Hospitals are designed to provide high quality care, but the power of design to enhance a patient’s overall recovery is sometimes overlooked.
In 1984 Robert Ulrich wrote a study, entitled “View Through a Window May Influence Recovery from Surgery,” that significantly affected how hospitals are designed. He introduced the concept of “healing architecture.” Healing architecture refers to architecture and design elements within a health care facility that positively impacts the patient experience and healing.
The principles of healing architecture led to advancements in hospital design that initially focused on the acute care and ICU settings, including physical and psychological recovery. Then, in the mid-1990s, a greater focus and understanding of developmental care for neonates led to a similar shift in NICU design, focusing on parent involvement as care partners and relaxing family accommodations.
Today, NICU design trends are addressing a number of different characteristics that impact healing, from the visual aspects of design to the comfort and safety they provide patients, their families and health care staff.
In his research, Ulrich compared two sets of patients—those with “tree views” and those with “wall views.” His study showed that patients with “tree views” had shorter hospital stays, took fewer pain medications and had lower surgical complications.

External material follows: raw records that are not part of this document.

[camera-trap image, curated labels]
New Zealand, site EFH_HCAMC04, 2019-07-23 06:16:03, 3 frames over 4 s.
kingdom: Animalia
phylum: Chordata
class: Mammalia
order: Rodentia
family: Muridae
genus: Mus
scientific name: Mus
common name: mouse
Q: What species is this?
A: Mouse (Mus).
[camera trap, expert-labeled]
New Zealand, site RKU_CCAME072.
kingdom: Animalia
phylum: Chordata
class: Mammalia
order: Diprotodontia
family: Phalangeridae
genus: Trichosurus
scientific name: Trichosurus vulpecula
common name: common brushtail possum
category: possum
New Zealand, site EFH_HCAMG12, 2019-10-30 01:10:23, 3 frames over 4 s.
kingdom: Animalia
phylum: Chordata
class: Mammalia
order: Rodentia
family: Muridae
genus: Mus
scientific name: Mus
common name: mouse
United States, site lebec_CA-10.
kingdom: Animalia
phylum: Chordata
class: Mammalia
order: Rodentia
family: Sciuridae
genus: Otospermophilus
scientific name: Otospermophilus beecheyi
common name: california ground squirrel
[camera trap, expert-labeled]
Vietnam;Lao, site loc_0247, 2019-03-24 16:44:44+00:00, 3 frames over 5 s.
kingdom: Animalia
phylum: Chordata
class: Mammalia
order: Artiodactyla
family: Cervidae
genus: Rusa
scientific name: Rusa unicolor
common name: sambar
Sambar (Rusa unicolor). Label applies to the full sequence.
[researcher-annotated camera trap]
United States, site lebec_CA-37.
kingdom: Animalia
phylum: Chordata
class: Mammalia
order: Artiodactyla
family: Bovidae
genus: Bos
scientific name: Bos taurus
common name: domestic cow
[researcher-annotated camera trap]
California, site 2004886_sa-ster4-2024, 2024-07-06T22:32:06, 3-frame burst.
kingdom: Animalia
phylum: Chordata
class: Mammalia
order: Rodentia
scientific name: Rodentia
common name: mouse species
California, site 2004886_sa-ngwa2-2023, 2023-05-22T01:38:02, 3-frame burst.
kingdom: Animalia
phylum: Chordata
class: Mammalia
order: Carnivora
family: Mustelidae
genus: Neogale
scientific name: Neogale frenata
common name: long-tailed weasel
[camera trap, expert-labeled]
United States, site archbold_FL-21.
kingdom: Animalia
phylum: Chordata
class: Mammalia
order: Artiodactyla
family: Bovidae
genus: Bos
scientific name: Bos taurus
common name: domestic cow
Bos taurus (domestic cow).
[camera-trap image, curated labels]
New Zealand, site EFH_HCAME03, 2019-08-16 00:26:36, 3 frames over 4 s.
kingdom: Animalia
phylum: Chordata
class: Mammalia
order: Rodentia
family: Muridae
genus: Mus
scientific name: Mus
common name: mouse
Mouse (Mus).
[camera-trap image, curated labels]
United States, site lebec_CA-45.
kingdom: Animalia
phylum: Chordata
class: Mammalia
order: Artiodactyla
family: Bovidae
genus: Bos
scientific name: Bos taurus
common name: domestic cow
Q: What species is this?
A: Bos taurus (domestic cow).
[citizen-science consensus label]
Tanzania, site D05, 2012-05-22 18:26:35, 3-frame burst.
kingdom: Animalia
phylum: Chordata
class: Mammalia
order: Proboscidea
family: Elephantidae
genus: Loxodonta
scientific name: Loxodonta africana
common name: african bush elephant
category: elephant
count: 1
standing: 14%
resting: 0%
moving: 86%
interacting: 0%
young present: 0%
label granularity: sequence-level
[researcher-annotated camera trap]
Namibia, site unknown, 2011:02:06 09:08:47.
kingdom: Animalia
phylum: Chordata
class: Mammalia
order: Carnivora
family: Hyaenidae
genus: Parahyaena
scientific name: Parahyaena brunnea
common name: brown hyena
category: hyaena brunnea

The study showed that visual contact with nature not only speeds patient healing but also helps family members and hospital staff deal with the stress of providing care, which enables them to better serve recovering patients or loved ones.
But what if your current hospital design or geographic location makes having a beautiful garden view impractical? Imagery inspired by nature can stimulate and create peace of mind.
Photo: Silentia custom PhotoPanels privacy screen in a family centered NICU room at Nemours Children’s Health in Wilmington Delaware.
In 2019, Silentia worked with Nemours Children’s Health in Wilmington, Delaware, to install privacy screens that offered a view to their new family-centered NICU. Healing architecture was an important consideration for NICU Director of Nursing, Christopher Beaty, who said, “The design has met our needs for aesthetics as well as infection control. I think we use all of these factors on this product. Even the beautiful color design for the screens to match the interior décor and provide a calm and reassuring atmosphere, met our needs.”
Similarly, Silentia worked with the NICU at Geisinger Medical Center in Danville, Pennsylvania, where the Nursing Professional Development Generalist, Darlene Mensinger, uses Silentia PhotoPanel screens to provide patient privacy that stimulates healing.
“The field of daisies is my favorite. It can be dark and gloomy outside, but you can feel like you are sitting in a field of daisies,” says Mensinger.
Comfort at critical times
Karolinska University Hospital in Sweden wanted to change their protocol for caring for infants in their NICU. The existing design in the NICU didn’t allow for mothers coupling with their babies. Mothers recovered in a different ward separated from their infants. Existing rooms were not large enough to accommodate infants, mothers, and the equipment they both need for recovery.
The architect worked with the NICU care team to design a space to accommodate mothers coupling with their infants. Not only did the space meet their needs, but the hospital reported a 10-day shorter length of stay, lower morbidity rates, less ventilator assistance and improved long term mental and physical health.
A versatile privacy solution can create family-centered care rooms. Solid surface screens are a perfect companion for bedside pumping, skin to skin/kangaroo care, or a private retreat where family members can rest. They can be easily expanded or collapsed and rolled in and out, as needed to offer the desired level of privacy and separation.
Photo: Silentia custom PhotoPanels privacy screen in the NICU at Geisinger Medical Center in Danville, Pennsylvania.
Safe and sound
Safety is an important consideration in modern NICU design. Designing with surfaces that are sleek and clean offer more than just an impression of cleanliness. When elements of the patient room, equipment, and other surfaces are easy to keep clean, there is a great improvement in infection control and prevention efforts.
Similarly, a focus on durability and stability in design contributes to patient and staff safety. Anything in the patient room should be designed to enhance, not inhibit, any procedures or scenarios that could take place. From easy maneuverability in an emergency to accommodating other pieces of equipment or monitors, design should complement the workflow of the NICU.
Measurable impact in neonatal care
Hospital design is often thought of as subjective and superficial, however, we know that design has a measurable and desirable impact on clinical outcomes and cost in the NICU environment. These evidenced-based designs have saved lives, reduced pain and improved clinical outcomes.
Silentia privacy screens serve a clinical purpose—privacy and improved hygiene—and also incorporate important design elements that improve the patient experience, therefore improving physical and psychological healing.